Only one span of the listing below should come back. It runs from the line with "2. Start corresponding area painting" through the line with "TRI THỨC & CUỘC SỐNG", and each of its lines must be reproduced exactly.

§ **Information supplied**:
==========
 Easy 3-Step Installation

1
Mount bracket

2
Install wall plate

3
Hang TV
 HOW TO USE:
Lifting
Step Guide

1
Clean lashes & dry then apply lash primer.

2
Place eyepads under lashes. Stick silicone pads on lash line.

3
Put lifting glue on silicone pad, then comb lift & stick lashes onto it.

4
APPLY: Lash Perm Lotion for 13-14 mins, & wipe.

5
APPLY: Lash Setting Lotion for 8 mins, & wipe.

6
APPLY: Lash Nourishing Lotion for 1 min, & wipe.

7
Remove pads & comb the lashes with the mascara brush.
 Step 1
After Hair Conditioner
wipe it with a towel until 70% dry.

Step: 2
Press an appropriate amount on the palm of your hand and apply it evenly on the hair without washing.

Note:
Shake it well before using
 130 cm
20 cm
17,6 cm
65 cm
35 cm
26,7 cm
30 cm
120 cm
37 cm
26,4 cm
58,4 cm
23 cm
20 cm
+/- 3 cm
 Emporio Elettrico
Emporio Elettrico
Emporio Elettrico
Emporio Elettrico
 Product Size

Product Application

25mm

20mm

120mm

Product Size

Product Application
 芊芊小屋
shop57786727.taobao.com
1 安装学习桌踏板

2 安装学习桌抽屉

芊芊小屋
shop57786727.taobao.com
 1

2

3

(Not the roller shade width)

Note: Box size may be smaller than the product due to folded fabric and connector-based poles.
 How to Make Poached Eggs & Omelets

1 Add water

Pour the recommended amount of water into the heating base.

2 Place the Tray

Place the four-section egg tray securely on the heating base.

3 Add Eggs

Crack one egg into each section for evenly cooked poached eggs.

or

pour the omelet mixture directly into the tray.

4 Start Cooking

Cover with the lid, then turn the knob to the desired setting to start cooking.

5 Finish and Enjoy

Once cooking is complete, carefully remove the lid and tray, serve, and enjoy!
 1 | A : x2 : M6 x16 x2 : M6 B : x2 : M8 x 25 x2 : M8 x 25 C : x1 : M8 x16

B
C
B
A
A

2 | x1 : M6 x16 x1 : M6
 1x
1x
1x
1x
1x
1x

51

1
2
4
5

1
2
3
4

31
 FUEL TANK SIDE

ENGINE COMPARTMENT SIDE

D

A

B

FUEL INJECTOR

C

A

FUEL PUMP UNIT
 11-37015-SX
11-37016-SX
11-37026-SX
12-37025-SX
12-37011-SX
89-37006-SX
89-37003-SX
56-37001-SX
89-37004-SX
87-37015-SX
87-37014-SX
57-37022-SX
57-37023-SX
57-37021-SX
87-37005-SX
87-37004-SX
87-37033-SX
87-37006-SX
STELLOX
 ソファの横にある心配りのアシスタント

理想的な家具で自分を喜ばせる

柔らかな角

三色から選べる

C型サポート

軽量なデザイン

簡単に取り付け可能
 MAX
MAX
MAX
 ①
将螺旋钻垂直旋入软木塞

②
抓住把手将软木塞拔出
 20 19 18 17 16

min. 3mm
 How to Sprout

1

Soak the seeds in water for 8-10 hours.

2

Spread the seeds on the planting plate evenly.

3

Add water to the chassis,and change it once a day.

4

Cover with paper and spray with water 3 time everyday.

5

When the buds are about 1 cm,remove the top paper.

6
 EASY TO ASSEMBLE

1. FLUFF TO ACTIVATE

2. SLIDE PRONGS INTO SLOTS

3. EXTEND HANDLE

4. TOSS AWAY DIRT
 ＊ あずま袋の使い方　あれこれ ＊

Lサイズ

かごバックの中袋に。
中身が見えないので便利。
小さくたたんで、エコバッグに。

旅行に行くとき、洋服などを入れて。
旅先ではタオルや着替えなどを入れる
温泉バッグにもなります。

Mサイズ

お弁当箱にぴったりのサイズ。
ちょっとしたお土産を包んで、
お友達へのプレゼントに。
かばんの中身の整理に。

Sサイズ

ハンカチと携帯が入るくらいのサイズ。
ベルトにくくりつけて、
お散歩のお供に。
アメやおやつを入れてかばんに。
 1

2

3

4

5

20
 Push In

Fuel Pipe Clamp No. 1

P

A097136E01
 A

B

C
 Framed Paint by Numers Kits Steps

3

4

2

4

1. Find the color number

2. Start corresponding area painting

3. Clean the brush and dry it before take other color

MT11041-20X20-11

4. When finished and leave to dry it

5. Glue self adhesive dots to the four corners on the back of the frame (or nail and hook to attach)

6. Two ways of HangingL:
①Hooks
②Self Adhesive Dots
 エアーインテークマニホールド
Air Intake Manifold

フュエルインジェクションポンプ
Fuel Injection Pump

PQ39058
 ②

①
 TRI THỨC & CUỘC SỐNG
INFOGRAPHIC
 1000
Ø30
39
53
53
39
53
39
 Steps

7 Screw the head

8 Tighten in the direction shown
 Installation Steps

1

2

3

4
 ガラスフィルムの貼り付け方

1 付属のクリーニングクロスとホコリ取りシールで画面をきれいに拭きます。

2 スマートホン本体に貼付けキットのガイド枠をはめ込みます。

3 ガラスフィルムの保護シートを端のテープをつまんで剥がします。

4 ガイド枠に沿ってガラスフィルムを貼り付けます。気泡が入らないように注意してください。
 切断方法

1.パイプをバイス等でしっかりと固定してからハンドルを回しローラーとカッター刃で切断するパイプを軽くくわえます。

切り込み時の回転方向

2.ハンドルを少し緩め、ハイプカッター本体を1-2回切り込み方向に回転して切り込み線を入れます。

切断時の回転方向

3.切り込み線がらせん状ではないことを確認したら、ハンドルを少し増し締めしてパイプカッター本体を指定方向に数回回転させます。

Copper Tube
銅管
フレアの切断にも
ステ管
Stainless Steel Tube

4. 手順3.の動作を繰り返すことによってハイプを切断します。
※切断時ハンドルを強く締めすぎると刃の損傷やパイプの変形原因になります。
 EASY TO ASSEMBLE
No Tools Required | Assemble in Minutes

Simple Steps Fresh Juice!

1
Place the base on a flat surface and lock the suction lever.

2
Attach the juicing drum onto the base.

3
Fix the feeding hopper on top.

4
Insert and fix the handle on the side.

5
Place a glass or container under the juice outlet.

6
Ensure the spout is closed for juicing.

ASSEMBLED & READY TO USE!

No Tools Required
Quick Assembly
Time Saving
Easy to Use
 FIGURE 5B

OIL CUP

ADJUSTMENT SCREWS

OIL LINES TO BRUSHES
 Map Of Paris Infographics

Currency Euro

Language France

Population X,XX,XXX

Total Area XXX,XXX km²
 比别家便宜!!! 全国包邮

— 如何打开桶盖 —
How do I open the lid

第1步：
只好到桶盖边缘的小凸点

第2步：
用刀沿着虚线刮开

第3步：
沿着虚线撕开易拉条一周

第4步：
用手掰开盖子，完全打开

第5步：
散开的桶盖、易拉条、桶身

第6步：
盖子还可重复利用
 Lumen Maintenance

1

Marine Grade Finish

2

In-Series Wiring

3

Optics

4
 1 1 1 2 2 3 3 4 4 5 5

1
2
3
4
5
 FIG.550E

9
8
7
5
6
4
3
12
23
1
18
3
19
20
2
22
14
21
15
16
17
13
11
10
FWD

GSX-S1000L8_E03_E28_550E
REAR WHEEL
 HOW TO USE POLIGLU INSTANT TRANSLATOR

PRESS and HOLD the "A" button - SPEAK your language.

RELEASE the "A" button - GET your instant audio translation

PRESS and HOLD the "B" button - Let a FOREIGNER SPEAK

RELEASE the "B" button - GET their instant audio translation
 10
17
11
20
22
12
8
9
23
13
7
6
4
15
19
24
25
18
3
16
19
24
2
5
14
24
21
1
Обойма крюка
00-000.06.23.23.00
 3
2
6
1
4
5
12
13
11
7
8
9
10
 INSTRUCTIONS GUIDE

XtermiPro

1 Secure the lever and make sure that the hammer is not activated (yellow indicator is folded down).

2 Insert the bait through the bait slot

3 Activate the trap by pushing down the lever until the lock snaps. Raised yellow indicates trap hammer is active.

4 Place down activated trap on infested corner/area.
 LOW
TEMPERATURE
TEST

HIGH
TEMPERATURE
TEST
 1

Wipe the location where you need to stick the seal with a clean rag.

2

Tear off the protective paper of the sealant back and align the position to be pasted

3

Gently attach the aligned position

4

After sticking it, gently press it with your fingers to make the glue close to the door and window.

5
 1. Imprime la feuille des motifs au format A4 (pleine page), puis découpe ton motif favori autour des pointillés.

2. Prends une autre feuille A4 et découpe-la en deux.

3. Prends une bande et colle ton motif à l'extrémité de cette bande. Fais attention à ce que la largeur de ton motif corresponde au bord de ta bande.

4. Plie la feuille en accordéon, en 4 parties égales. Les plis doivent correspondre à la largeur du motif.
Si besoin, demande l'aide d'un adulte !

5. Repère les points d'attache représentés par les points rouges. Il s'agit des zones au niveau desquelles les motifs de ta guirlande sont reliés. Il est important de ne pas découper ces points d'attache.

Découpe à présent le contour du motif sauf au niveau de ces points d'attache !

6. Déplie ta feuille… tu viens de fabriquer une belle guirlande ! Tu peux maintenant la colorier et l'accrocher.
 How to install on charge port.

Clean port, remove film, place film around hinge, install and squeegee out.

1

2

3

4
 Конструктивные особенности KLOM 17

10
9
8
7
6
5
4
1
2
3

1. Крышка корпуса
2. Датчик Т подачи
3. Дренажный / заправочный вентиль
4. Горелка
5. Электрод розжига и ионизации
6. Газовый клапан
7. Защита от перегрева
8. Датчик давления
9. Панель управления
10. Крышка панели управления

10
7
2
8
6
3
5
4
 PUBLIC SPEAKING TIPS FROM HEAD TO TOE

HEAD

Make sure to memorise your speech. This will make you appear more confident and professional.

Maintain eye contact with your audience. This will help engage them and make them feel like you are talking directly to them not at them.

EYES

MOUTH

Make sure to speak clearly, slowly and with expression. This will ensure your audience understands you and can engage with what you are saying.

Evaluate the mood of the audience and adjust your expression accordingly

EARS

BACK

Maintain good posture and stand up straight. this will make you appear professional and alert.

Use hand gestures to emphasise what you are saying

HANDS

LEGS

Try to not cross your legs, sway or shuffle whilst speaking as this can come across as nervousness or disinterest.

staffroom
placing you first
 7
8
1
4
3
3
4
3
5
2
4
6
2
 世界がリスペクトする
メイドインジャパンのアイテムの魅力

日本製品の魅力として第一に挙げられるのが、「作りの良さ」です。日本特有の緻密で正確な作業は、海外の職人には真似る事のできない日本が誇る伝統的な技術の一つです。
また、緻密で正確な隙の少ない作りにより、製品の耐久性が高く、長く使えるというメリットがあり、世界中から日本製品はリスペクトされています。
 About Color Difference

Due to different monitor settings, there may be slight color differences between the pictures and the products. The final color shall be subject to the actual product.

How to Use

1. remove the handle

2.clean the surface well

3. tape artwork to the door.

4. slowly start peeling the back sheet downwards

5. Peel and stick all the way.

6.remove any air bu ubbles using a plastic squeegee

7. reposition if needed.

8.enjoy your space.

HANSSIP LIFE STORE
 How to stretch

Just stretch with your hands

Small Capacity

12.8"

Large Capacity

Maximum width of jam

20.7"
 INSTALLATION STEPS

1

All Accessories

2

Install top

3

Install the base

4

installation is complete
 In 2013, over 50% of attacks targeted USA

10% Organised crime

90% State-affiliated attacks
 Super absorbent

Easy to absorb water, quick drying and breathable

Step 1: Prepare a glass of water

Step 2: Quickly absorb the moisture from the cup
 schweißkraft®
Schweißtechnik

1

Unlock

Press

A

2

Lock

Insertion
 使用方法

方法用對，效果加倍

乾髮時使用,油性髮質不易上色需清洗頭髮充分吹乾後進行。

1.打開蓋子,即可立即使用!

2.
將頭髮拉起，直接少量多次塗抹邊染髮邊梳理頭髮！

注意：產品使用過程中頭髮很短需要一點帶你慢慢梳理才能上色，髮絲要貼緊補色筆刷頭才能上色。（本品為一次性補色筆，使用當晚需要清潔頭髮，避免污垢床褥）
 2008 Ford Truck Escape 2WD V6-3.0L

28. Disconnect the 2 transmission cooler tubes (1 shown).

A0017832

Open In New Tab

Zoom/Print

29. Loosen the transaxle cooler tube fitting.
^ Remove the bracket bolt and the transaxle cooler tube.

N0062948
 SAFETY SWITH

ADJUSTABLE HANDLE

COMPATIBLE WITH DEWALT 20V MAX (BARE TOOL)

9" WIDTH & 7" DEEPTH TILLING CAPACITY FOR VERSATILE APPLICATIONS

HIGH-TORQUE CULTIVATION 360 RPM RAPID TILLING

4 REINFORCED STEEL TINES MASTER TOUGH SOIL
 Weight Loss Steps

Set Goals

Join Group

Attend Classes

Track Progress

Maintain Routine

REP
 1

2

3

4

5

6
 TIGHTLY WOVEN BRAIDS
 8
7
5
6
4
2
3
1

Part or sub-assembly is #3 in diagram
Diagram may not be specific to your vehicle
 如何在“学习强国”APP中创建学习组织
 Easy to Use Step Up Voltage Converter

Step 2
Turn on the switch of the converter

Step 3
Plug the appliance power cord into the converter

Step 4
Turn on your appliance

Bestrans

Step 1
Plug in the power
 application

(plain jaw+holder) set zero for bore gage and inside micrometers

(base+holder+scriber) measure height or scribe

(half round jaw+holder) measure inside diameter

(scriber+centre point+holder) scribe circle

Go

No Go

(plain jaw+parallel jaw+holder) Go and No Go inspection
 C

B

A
==========
§ **Task answer**:
2. Start corresponding area painting

3. Clean the brush and dry it before take other color

MT11041-20X20-11

4. When finished and leave to dry it

5. Glue self adhesive dots to the four corners on the back of the frame (or nail and hook to attach)

6. Two ways of HangingL:
①Hooks
②Self Adhesive Dots
 エアーインテークマニホールド
Air Intake Manifold

フュエルインジェクションポンプ
Fuel Injection Pump

PQ39058
 ②

①
 TRI THỨC & CUỘC SỐNG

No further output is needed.